Rapid City hosts its own beer stock exchange, or Bierbörse, for the sixth year on Oct. 1. All are welcome to enjoy polka music and other events for free, but guests 21 and older must purchase tasting tickets to sample microbrews and homebrews alike. An unlimited tasting ticket costs $30 for pre-purchase and $35 for the day of.
Stowe celebrates the season in style at its 8th annual Vermont Pumpkin Chuckin' Festival this Sept. 25. The $5 admission lets guests enjoy the gorgeous scenery and delicious produce that characterize a New England autumn and marvel at the catapults built by local DIY enthusiasts for the festival's titular event.
The Vegas Valley Book Festival, the largest literary event in Nevada, will be held Oct. 15. Thousands of guests attend the free festival to celebrate the joys of reading and writing, by browsing shelves of discounted used books or attending one of many readings and workshops hosted by visiting authors eager to share their love of the written word with the crowds.
The Fell's Point Fun Festival in Baltimore celebrates its 50th year with yet another free celebration on the weekend of Sept. 30 to Oct. 2. Browse seafood and craft vendors while listening to more than 10 bands (as yet unannounced,) play on two stages with the city's scenic harbor as their backdrop.

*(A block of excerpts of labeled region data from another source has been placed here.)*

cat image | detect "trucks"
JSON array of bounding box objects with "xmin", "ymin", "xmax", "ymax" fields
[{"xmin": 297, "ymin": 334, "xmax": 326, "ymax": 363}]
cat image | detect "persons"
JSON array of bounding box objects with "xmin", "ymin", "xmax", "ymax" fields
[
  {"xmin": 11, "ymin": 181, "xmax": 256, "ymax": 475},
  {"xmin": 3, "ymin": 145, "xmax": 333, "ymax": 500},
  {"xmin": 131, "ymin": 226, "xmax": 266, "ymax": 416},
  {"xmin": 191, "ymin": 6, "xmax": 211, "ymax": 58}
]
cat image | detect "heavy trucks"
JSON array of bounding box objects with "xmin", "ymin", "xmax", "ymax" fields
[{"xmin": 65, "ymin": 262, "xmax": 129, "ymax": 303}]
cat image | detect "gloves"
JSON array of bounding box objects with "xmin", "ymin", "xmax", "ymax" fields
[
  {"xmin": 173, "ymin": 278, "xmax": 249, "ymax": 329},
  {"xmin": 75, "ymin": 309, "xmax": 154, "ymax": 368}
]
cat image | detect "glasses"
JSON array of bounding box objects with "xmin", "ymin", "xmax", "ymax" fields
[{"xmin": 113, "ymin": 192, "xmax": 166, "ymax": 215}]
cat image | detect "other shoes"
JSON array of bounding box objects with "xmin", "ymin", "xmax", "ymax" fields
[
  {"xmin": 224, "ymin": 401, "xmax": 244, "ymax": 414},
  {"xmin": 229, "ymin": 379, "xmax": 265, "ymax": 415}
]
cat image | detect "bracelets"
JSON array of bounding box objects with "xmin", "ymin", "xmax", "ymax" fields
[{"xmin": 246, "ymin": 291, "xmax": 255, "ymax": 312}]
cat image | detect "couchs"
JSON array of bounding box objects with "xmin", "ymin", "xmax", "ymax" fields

Held by the Nisqually Tribe, the Eatonville Salmon Fest on Oct. 15 lets visitors view, learn about, and eat the salmon spawning along the Nisqually River feeding into nearby Puget Sound. Admission to the family-friendly celebration is free and includes access to display booths, live music, and hands-on activities, such as DIY salmon print T-shirts.
The Mount Sunapee Fall Festival and Pig Roast brings the summer to a close and celebrates the new season the weekend of Oct. 8-9. Carve pumpkins, take a hay wagon ride, or play disc golf while trying to resist the intoxicating smells of pulled pork and cornbread served outdoors. Admission is free. A skyride tram ($8) provides unparalleled views of New Hampshire's fall foliage.
Enjoy live music near some of the Southwest's most scenic vistas at the Zion Canyon Music Festival in Springdale, just outside the entrance to Zion National Park. Guests can enjoy the music or be a part of it at the ongoing drum circle, or browse vibrant artworks from local artisans at the adjacent booths. Admission is $5 for adults and free for anyone under 21.
The West Point Crab Carnival takes place Sept. 30 to Oct. 1 this year just beside the York River, whose waters provide the fresh seafood that goes into each vendor's tasty offerings. The free event offers more than just crab cakes however, including a children's bike race, band performances, crab races, a parade, and fireworks.
The Huntsburg Pumpkin Festival offers visitors a free day of family-oriented fun in the Ohio countryside for the 47th consecutive year Oct. 1-2. Attractions include a car show, crafts, and a 4-mile pumpkin run -- all free, plus food vendors and a generous pancake breakfast for $6.
Four different stages featuring music and dances enliven one of the Southeast's largest one-day art events, the Brushy Mountain Apple Festival in Wilkesboro, which attracts more than 160,000. On Oct. 1, visitors can enjoy a free event offering more than 425 arts booths, 100 concession stands, demonstrations highlighting Appalachian arts and crafts, and, of course, a huge variety of apples from local growers.
More than 50,000 people pay the $7 admission fee to enjoy the West Virginia Pumpkin Festival in the town of Milton, held this year Oct. 6-9. Guest can watch an enormous parade through town, view the vibrant colors of the Appalachian foliage and squash harvest, and participate in demonstrations held by local craftspeople and artisans.